→ **Passage**:
☆ ☆ ☆ ☆ ☆

Third, when the diverse person offers testimony of their experience, it often will be met with default skepticism by the non-diverse hearer. Berenstain argues that these skeptical responses falsely position the dominant hearer as an epistemic peer concerning oppressive experiences. This creates an additional demand to respond for the marginalized person as well as the risk of being seen as “losing the debate” if one does not answer “correctly” (Berenstain, 2016, pp.579–580). Such circumstances can lead to “gaslighting,” wherein repeated skepticism from members of privileged groups leads marginalized individuals to doubt their own experiences, and to hesitancy about sharing those experiences in the first place (Berenstain, 2016, pp. 580–581; cf. Dotson, 2011).

☆ ☆ ☆ ☆ ☆

→ **Extracted records**:
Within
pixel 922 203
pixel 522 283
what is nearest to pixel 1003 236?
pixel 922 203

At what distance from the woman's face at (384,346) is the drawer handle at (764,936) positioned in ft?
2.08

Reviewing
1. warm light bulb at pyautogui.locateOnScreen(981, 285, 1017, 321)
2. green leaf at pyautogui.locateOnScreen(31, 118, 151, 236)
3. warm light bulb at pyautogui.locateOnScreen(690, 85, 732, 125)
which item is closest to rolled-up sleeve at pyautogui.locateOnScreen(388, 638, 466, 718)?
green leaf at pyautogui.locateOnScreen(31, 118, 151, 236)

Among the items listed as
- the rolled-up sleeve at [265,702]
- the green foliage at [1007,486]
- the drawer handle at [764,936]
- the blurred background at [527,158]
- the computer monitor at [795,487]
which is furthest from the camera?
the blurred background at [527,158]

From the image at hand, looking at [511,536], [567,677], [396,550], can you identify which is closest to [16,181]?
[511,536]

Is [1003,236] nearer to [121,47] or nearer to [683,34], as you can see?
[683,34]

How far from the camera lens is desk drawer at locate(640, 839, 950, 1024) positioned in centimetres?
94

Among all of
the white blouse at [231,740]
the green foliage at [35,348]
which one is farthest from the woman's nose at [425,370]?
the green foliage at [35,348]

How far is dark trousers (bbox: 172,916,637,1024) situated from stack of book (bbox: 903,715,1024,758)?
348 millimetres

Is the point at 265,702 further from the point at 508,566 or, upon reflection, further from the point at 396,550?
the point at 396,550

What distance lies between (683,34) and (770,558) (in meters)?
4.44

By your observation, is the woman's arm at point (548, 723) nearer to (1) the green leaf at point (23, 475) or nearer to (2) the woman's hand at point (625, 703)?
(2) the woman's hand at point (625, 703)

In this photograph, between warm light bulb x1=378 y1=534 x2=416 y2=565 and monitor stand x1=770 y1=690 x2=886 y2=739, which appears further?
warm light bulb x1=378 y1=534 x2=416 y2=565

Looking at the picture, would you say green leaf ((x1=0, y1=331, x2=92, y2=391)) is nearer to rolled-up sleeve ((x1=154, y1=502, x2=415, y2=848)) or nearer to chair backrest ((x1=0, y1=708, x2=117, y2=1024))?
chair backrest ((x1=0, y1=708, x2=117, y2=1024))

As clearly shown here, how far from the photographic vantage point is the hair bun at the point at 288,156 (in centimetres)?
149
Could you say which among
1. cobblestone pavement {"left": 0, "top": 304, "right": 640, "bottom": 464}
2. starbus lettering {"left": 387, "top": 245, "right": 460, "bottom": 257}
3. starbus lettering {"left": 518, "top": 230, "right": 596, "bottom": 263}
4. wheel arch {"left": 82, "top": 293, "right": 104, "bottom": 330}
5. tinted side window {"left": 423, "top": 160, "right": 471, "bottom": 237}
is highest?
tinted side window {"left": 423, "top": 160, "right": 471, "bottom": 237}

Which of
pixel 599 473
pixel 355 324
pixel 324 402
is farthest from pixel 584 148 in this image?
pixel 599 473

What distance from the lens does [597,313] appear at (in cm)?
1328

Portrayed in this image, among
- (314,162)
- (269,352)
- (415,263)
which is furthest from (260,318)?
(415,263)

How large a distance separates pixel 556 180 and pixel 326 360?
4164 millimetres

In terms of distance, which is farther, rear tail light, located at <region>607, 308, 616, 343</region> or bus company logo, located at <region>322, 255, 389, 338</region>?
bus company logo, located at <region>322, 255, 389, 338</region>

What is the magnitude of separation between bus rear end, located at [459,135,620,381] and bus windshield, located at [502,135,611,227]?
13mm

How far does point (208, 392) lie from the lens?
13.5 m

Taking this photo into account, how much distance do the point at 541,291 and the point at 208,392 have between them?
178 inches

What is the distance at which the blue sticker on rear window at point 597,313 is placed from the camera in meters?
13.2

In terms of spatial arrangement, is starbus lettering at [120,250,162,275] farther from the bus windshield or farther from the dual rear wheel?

☆ ☆ ☆ ☆ ☆

→ **Problems to work on**:
- a) Please reproduce the stretch of the passage on skeptical responses to testimony from "Third, when the" through "cf. Dotson, 2011).".
- b) Extend the passage on skeptical responses to testimony, picking up after its final sentence.

→ **Answers by task**:
- a)
Third, when the diverse person offers testimony of their experience, it often will be met with default skepticism by the non-diverse hearer. Berenstain argues that these skeptical responses falsely position the dominant hearer as an epistemic peer concerning oppressive experiences. This creates an additional demand to respond for the marginalized person as well as the risk of being seen as “losing the debate” if one does not answer “correctly” (Berenstain, 2016, pp.579–580). Such circumstances can lead to “gaslighting,” wherein repeated skepticism from members of privileged groups leads marginalized individuals to doubt their own experiences, and to hesitancy about sharing those experiences in the first place (Berenstain, 2016, pp. 580–581; cf. Dotson, 2011).

- b)
Another aspect of the diverse person’s burden can be found in Dotson’s (2012b) paper “How is this paper philosophy?”. As the title suggests, marginalized individuals are more likely to be asked to provide extra justification as to how their respective endeavors fit within a field or organization. This paper specifically targets exclusionary mechanisms in philosophy, yet it is easy to imagine similar dynamics in other contexts. Dotson (2012b) discusses how historical power structures affect what is seen as a legitimate project and how much justification is needed. There are two insights which are particularly noteworthy for our discussion: first, this extra demand for justification rests on field specific norms which are skewed in favor of the dominant group. This means that marginalized groups have to perform an extra effort to justify their projects in line with the norms of the historically powerful.

Furthermore, according to Dotson, marginalized groups are more likely to rightfully question and deny these norms. Consequently, this can make it difficult for the diverse person to justify their interests in line with traditional norms and, yet again, puts the burden of changing these norms on them.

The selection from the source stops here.